> PASSAGE GIVEN:
Back in January I set a goal to spend less. I’ve wanted to write about the reasons behind that goal ever since I posted it. But no matter how many times I write and rewrite it in my head, the post ends up being too long, my thoughts too jumbled.
Now that I’ve got three months of spending less under my belt, I’m ready to talk about it. And I’ve decided to do it in phases, starting with what I call the tipping point – that one moment that pushed me right over the edge from spender to saver.
I was sitting at a Christmas dinner for our church’s women’s organization. It was a simple affair – soups and salads enjoyed while listening to women share a favorite Christmas memory that had strengthened their belief in the Savior Jesus Christ.
A small, sweet woman from South America stood to speak. She talked about growing up in poverty and having very little in the way of material gifts to celebrate with at Christmas. She wept when she mentioned seeing other girls in their beautiful holiday dresses and other children playing with new toys, knowing she would have neither of those luxuries. Instead, her little family would gather together and fashion a Christmas tree out of tinfoil because that was all they could afford.

> DATA SEGMENT:

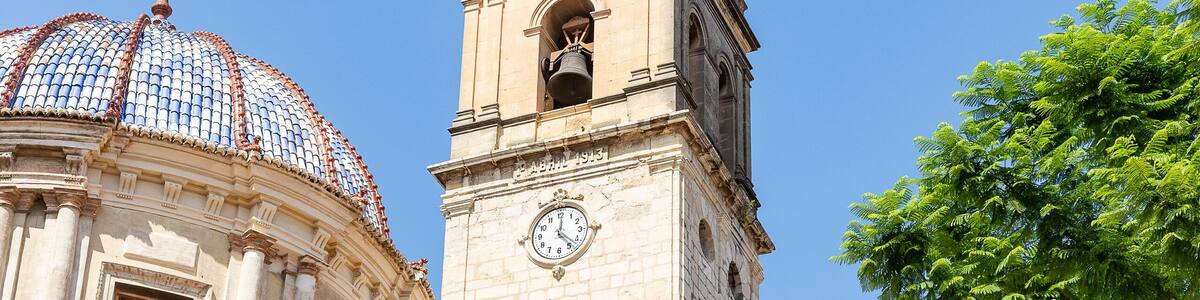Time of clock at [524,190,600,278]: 12:22
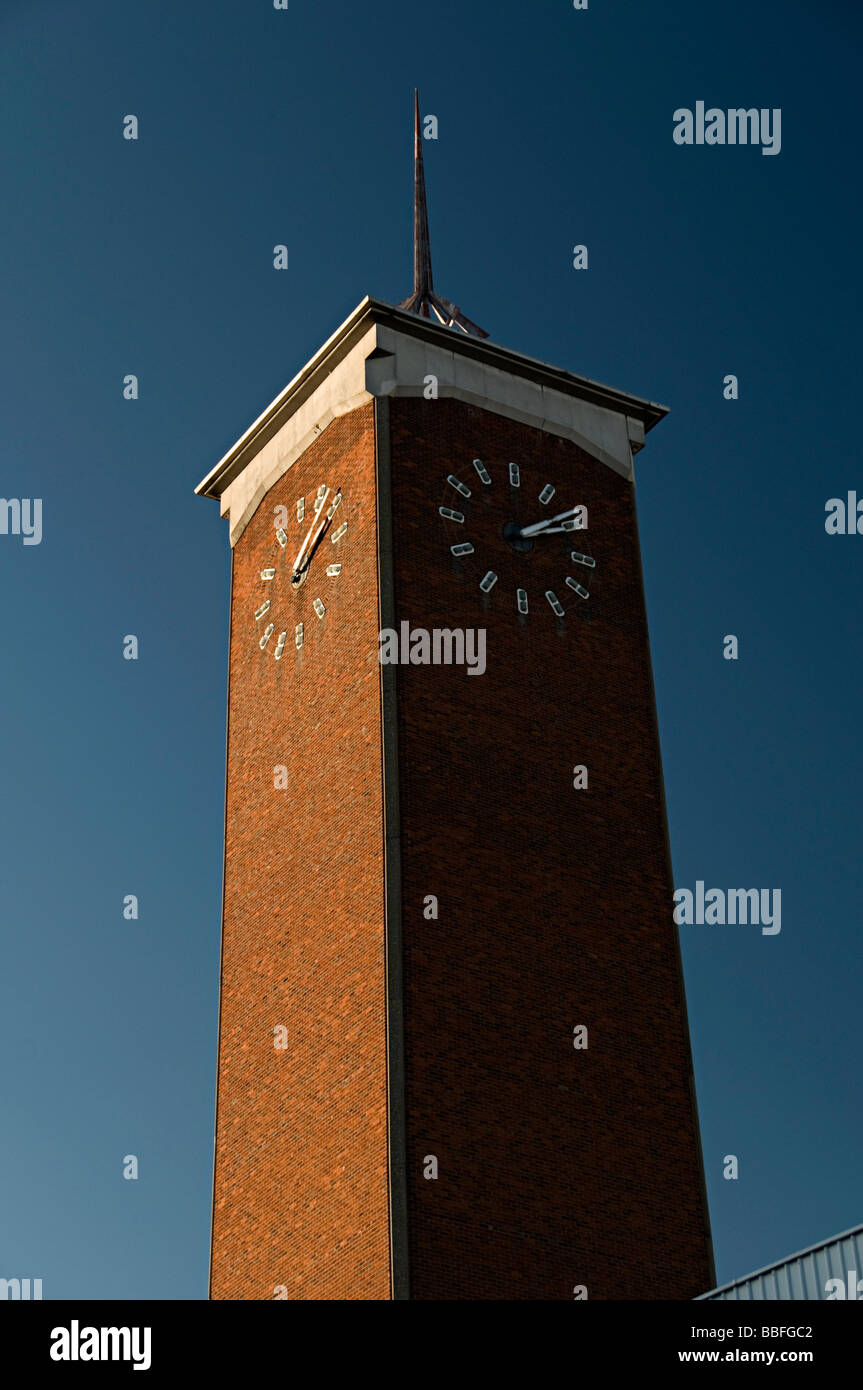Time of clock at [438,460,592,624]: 2:09
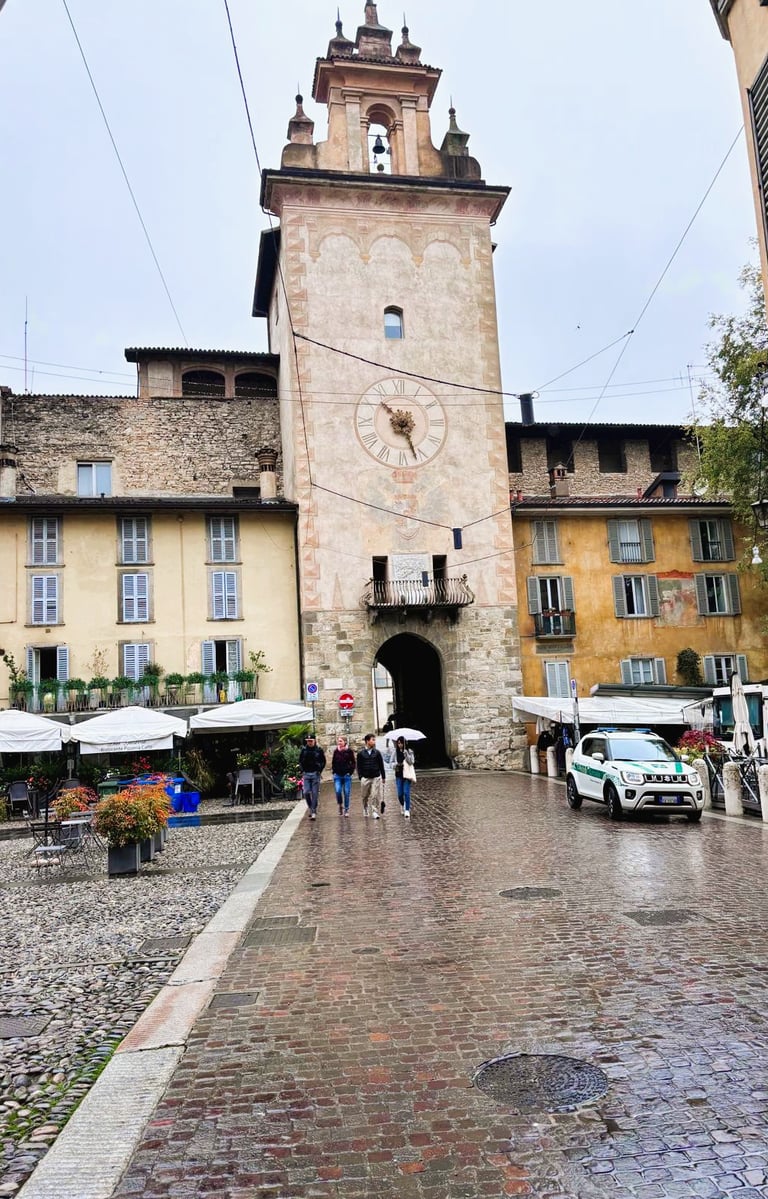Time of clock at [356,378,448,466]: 10:26
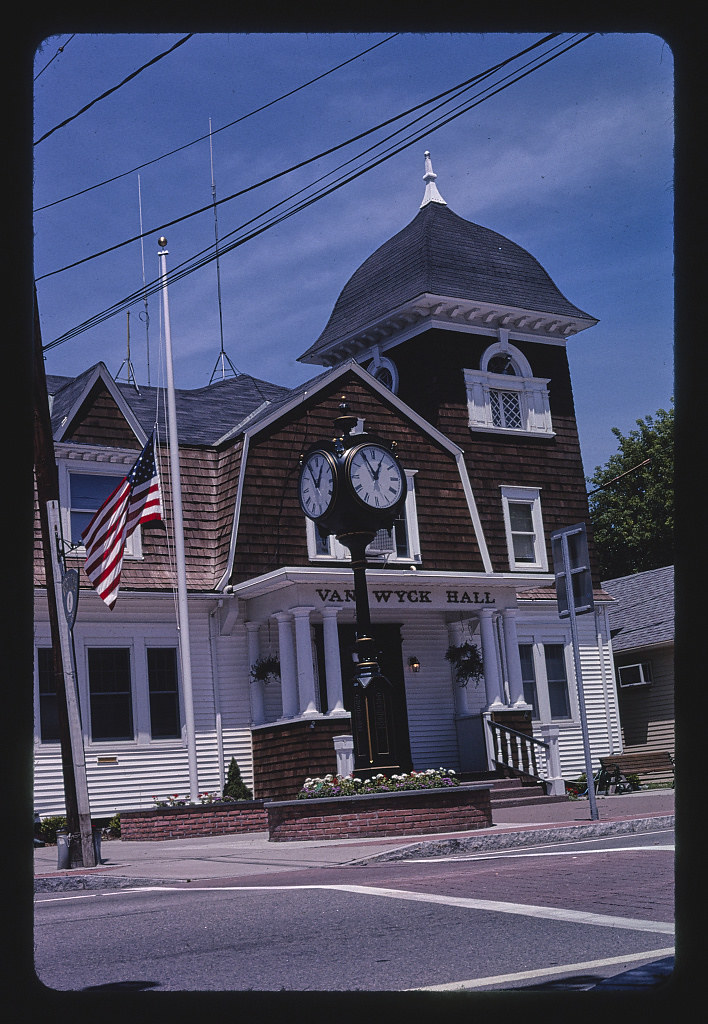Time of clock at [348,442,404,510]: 12:55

> PROBLEMS AND TASKS:
1. Reproduce the post on spending less from "Now that I’ve" to "Savior Jesus Christ.".
2. Summarize the post on spending less in two sentences.
The listing has no part in any of this.

> RESPONSES PER TASK:
1.
Now that I’ve got three months of spending less under my belt, I’m ready to talk about it. And I’ve decided to do it in phases, starting with what I call the tipping point – that one moment that pushed me right over the edge from spender to saver.
I was sitting at a Christmas dinner for our church’s women’s organization. It was a simple affair – soups and salads enjoyed while listening to women share a favorite Christmas memory that had strengthened their belief in the Savior Jesus Christ.

2. Three months after setting a January goal to spend less, the writer begins explaining it in phases, starting with the tipping point that turned a spender into a saver. That moment came at a church women's Christmas dinner, where a woman from South America described growing up in poverty and making a Christmas tree out of tinfoil with her family because that was all they could afford.